As to what buildings you make, it is fun to have a theme or idea of how they all inter-relate. It can be anything, such as a theme of making a '50s small town, or silly - take the Blazing Saddles approach (every business in town was named "Johnson"). Some theme, serious or silly , makes it more, well, fun. I have one area of my layout that is nothing but car dealers (so I have places to display diecast cars) and another where I try to reproduce the main street in my grandfather's hometown when I was a kid. Regardless, some theme you like makes it more fun . . .
Your idea of buildings that you can " lift out and replace" is a great one and I recommend taking that route. The reasons are: First, you can work on the building off the layout. Second, you can move buildings around: about 30% of the buildings on my layout have moved as I gradually found a better arrangement for them. Third, you can build more buildings than will fit, switching them out from time to time: I'm at this point now: when I complete new building it often has to replace an old one because there is no room for all of them.

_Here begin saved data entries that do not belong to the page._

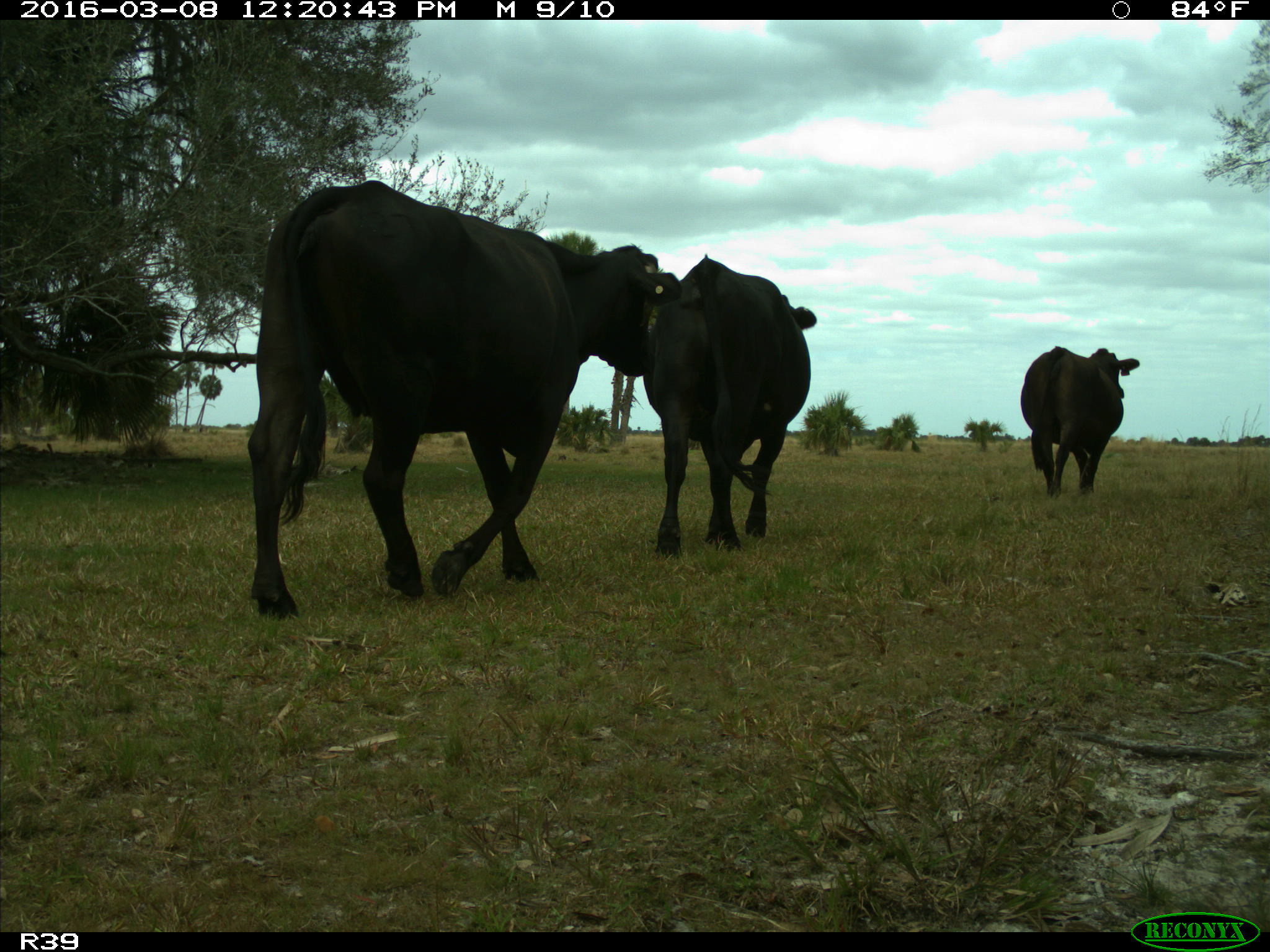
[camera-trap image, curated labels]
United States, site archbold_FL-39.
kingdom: Animalia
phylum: Chordata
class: Mammalia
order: Artiodactyla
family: Bovidae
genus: Bos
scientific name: Bos taurus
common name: domestic cow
Bos taurus (domestic cow).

Anyway, there are two ways to do this "lift off and replace." The first is the obvious approach - build the building itself freestanding but never glue it to the layout, as in the two pictures below. However, you might learn some things, as I did, by studying the Woodland Scenics built-ups - that company very cleverly glues 'attachments' to their edges of buildings like trashcans and dumsters against the back and side wall, a dog sleeping near the front door, bikes or scooters leaning against a side wall, etc., that add a lot to the building's look when on the layout. Completes the look once the building is in place. I do a lot of this now, having learned from them. Anyway, an example of such a building on my layout -
The Indian Restaurant is there . . .

Two seconds later, the Indian Restaurant is not there . . . (I put it back after this photo)

The second approach, which I use more often, is to build the building and area immediately around it as a "vignette" on a small piece of wood. I then leave a hole or a space sized for that piece on the layout. I build small vignettes on 1/8 inch model plywood, larger ones on 1/4" plywood or foamboard if light. The pallet below is a modified/bashed Woodland Scenics Harley shop turned into a moonshiner's garage. I did the entire 14" x 11" scene off the layout and then transfer it to "hole" in the layout where it fits, doing all the tiny detail and wiring it (there is a welder under the '50 Ford as a guy under there puts on a tiny set of headers) before just transferring it to the layout. If this approach interests you, I posted pictures earlier this past week on the 3-rail forum about my "Race Team Headquarters" which is the largest pallet I have made so far that show more detail on the method.
Lucus Doolin's Moonshiners garage is a 14" x 11" assembly, complete, that slips into a 14" x 11" hole on the layout.